In a 1-based scheme, (0, 0) is out-of-range and unambiguous.

Special token semantics:

Inserted special tokens (TemplateProcessing/post-processor inserted):
- special_tokens_mask[i] == 1
- offsets[i] == (0, 0)
Special tokens matched from user text as added tokens:
- special_tokens_mask[i] == 1
- offsets[i] is a real span into the input text (offsets[i] != (0, 0))

Important:

special_tokens_mask marks special-token identity.
Span participation is determined by offsets/sentinel, not by mask alone.

Alignment Rule for KeemenaPreprocessing

Canonical coordinate system is tokenization_text.

KeemenaPreprocessing should:

Produce clean_text via pipeline normalization.
Produce tokenization_text = tokenization_view(tokenizer, clean_text).
Call encode_result(tokenizer, tokenization_text; assume_normalized=true, ...).
Compute both word offsets and subword offsets on tokenization_text.
Ignore sentinel offsets (0, 0) during span alignment.
Do not drop all mask==1 tokens blindly; present-in-text special tokens may have real spans.

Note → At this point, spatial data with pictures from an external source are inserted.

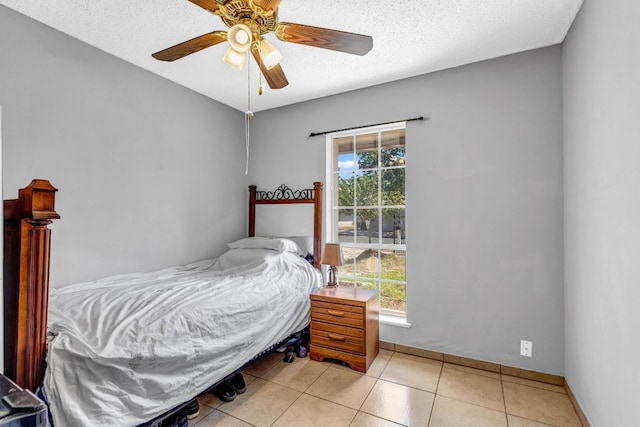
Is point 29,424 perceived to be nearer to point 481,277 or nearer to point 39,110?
point 39,110

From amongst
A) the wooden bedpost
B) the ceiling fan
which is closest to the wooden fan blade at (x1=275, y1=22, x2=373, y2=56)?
the ceiling fan

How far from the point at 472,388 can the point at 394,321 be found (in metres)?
0.83

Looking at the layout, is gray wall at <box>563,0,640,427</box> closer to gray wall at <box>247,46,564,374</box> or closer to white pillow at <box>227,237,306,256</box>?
gray wall at <box>247,46,564,374</box>

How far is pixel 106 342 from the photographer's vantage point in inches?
56.9

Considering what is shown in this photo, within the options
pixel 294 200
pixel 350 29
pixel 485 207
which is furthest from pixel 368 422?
pixel 350 29

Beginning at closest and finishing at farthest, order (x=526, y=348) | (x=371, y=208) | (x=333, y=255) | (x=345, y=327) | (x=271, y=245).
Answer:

Recommended span participation policy:

Participate in span alignment iff has_nonempty_span(offset).

Downstream-Safe Span Inspection

Offsets are codeunit spans. Do not assume they are always valid Julia string slicing boundaries, especially for byte-level tokenizers on multibyte text.

Use these helpers for robust downstream handling:

span_codeunits(text, offset):
- returns UInt8[] for sentinel/empty spans,
- returns the exact byte slice for non-empty spans.
try_span_substring(text, offset):
- returns "" for sentinel/empty spans,
- returns String only when both boundaries are valid Julia string boundaries,
- returns nothing otherwise.
is_valid_string_boundary(text, idx) can be used to inspect boundary validity.
offsets_are_nonoverlapping(offsets; ignore_sentinel=true, ignore_empty=true) validates a downstream non-overlap invariant.

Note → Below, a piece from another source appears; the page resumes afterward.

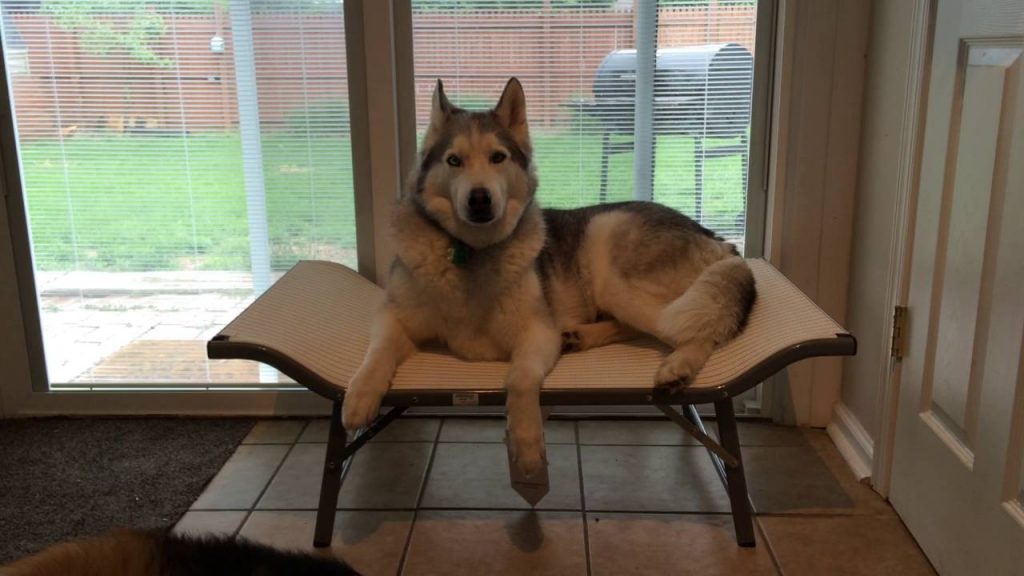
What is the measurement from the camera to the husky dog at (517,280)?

Boundary Validity Expectations By Tokenizer Family

Non-byte-level tokenizers (for example WordPiece, SentencePiece, Unigram TSV, and non-byte-level HF tokenizer.json pipelines) are expected to produce spanful offsets that land on valid Julia string boundaries.
Byte-level tokenizers (for example ByteBPE and HF ByteLevel pretokenizers) may produce non-boundary offsets on multibyte Unicode inputs.

Downstream interpretation:

When try_span_substring(text, offset) returns nothing for a byte-level multibyte case, treat this as expected "unsafe to slice" behavior.
Use span_codeunits(text, offset) for byte-accurate span inspection regardless of string-boundary validity.

Strict Validator Helpers (Maintainer Debugging)

For tokenizer development and regression debugging, KeemenaSubwords also exposes strict contract validators:

validate_offsets_contract(text, offsets; require_string_boundaries=false): returns Bool without throwing.
assert_offsets_contract(text, offsets; require_string_boundaries=false): throws ArgumentError on first violation with a targeted message.

Use require_string_boundaries=true when validating string-level tokenizers where spanful offsets are expected to land on valid Julia string boundaries.